A cultura do nascer
POR Domingos de Souza Nogueira Neto*
Pintura O Parto, de Paz Treuquil, pintora da regiu00E3o de Catambria, Espanha/ Reprodução IInternet
A HISTÓRIA DA HUMANIDADE está envolta na relação entre a cultura e o mistério. Somos o que compreendemos, mas também aquilo que procuramos entender, muitas vezes, sem qualquer chance, porque não passamos de partículas em universos infinitamente maiores que nós.
A vida e a morte sempre estiveram no centro do mistério da existência humana. E foi talvez assim que tenham surgido nossas inúmeras religiões, com a promessa da vida eterna. Não é então banal que o nascimento seja uma celebração da vida, de nossa perpetuação enquanto espécie, e que, em muitas culturas antigas, esteja vinculado a ritos mágicos, que só poderiam ser praticados por pessoas iniciadas. Ao longo de toda a história, curandeiros, feiticeiros e sacerdotisas surgiram como personagens que auxiliaram as mulheres a enfrentar as dores na hora do parto.
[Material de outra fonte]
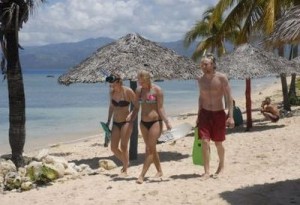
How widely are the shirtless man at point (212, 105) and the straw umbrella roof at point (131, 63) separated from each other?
2.02 m

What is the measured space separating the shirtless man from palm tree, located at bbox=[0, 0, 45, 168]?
3.45 metres

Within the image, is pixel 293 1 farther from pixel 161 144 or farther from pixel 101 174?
pixel 101 174

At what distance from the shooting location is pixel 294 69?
12.3m

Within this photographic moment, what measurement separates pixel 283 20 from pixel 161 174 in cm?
266

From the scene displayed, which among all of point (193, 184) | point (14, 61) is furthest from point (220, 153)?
point (14, 61)

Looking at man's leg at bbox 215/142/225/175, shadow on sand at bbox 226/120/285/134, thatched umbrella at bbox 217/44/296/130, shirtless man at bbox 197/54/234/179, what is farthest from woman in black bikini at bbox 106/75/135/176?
shadow on sand at bbox 226/120/285/134

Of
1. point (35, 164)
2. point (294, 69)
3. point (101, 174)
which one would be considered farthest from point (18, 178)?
point (294, 69)

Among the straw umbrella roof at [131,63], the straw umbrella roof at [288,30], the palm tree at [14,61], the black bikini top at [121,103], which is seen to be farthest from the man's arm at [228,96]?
the palm tree at [14,61]

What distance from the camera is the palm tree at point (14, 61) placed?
848cm

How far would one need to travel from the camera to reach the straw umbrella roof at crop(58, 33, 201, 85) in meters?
8.66

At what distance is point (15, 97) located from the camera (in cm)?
872

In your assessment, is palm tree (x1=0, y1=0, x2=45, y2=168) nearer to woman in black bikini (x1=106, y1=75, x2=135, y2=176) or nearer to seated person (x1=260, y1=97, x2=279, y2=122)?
woman in black bikini (x1=106, y1=75, x2=135, y2=176)

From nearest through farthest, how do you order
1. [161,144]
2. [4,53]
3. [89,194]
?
[89,194]
[4,53]
[161,144]

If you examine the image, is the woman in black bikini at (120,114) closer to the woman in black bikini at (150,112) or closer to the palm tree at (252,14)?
the woman in black bikini at (150,112)
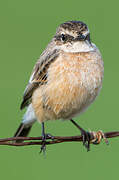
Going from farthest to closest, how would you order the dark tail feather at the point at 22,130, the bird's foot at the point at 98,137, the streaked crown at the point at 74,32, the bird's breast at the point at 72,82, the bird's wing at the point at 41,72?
the dark tail feather at the point at 22,130 → the bird's wing at the point at 41,72 → the streaked crown at the point at 74,32 → the bird's breast at the point at 72,82 → the bird's foot at the point at 98,137

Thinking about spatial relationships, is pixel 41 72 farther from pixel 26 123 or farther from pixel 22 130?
pixel 22 130

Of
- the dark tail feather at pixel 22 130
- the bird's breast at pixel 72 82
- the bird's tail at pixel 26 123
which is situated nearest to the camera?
the bird's breast at pixel 72 82

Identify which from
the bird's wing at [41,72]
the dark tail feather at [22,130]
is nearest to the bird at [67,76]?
the bird's wing at [41,72]

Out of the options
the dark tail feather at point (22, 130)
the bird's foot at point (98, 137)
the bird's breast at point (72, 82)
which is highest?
the bird's breast at point (72, 82)

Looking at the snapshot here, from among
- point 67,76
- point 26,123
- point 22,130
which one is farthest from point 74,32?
point 22,130

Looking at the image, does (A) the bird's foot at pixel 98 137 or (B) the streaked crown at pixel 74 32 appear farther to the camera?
(B) the streaked crown at pixel 74 32

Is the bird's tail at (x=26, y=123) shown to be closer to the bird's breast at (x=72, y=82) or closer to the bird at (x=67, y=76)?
Result: the bird at (x=67, y=76)

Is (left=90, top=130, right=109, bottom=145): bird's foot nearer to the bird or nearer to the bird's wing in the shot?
the bird

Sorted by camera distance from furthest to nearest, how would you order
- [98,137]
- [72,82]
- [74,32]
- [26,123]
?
[26,123] < [74,32] < [72,82] < [98,137]
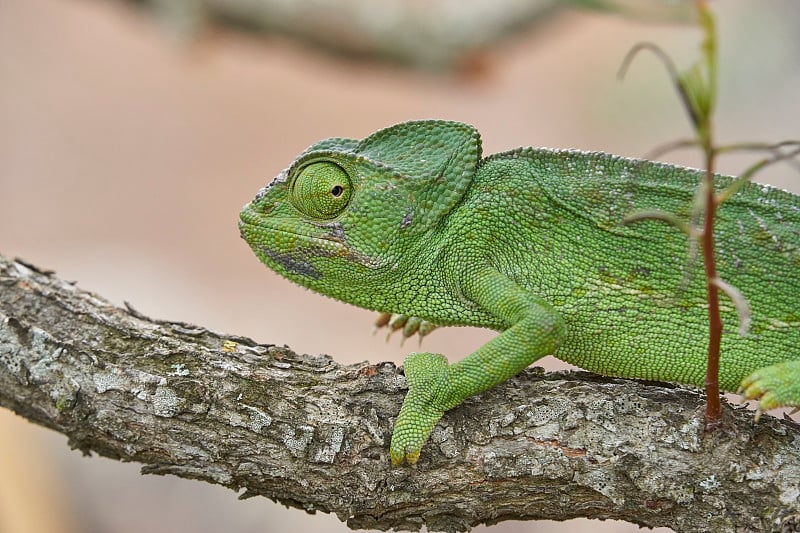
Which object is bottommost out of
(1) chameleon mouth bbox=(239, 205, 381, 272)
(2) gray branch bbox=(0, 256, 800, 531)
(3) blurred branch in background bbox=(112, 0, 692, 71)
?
(2) gray branch bbox=(0, 256, 800, 531)

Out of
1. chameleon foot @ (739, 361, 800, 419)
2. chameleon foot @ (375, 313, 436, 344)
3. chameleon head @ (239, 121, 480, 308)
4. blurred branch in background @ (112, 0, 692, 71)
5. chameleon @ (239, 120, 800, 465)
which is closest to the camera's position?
chameleon foot @ (739, 361, 800, 419)

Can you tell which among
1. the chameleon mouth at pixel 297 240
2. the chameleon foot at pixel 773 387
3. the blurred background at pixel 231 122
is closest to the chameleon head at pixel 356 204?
the chameleon mouth at pixel 297 240

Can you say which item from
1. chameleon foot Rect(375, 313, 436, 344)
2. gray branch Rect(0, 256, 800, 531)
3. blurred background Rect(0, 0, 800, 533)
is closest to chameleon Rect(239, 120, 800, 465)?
gray branch Rect(0, 256, 800, 531)

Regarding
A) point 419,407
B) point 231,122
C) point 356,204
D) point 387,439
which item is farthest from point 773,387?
point 231,122

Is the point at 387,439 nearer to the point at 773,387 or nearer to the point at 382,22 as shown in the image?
the point at 773,387

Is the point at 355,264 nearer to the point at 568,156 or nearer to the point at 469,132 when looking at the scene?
the point at 469,132

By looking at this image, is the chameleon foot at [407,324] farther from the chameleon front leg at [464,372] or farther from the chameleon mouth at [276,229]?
the chameleon front leg at [464,372]

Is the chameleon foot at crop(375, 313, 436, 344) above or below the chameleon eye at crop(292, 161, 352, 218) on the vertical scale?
below

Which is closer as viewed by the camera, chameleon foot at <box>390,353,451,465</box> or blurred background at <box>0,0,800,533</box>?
chameleon foot at <box>390,353,451,465</box>

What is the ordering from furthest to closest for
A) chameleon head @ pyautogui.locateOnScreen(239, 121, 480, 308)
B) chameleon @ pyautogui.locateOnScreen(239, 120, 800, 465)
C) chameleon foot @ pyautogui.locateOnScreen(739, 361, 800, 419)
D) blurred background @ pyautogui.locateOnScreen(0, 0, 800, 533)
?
blurred background @ pyautogui.locateOnScreen(0, 0, 800, 533)
chameleon head @ pyautogui.locateOnScreen(239, 121, 480, 308)
chameleon @ pyautogui.locateOnScreen(239, 120, 800, 465)
chameleon foot @ pyautogui.locateOnScreen(739, 361, 800, 419)

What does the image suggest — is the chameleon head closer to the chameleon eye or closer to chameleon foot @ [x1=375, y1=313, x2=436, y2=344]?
the chameleon eye
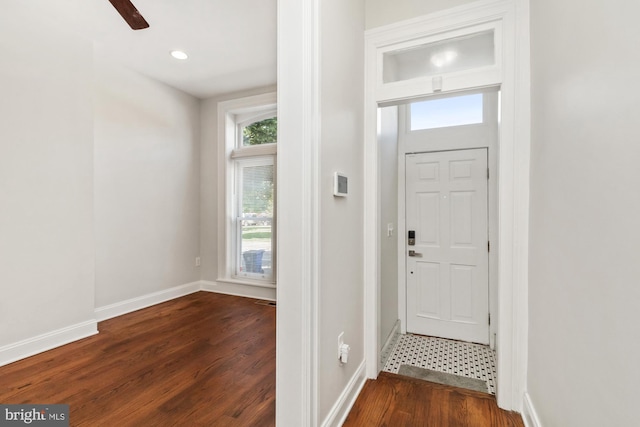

A associação, metafísica, feita entre a dor e o mal, e que levou a nossa história à prática de castigos físicos, e a nossa cultura a associar os infernos das diversas religiões com a tortura e a imposição de sofrimentos “físicos” como punição para os nossos pecados morais, criou uma medicina voltada para o combate à dor. A dor, mais ainda que a doença, é a inimiga da medicina moderna. E a morte sem dor, neste contexto, é até mesmo uma bênção.
Assim, as sacerdotisas, os xamãs, depois, as parteiras, os sacerdotes, os barbeiros-cirurgiões e as enfermeiras-obstetras foram substituídos, pouco a pouco, pelos médicos modernos.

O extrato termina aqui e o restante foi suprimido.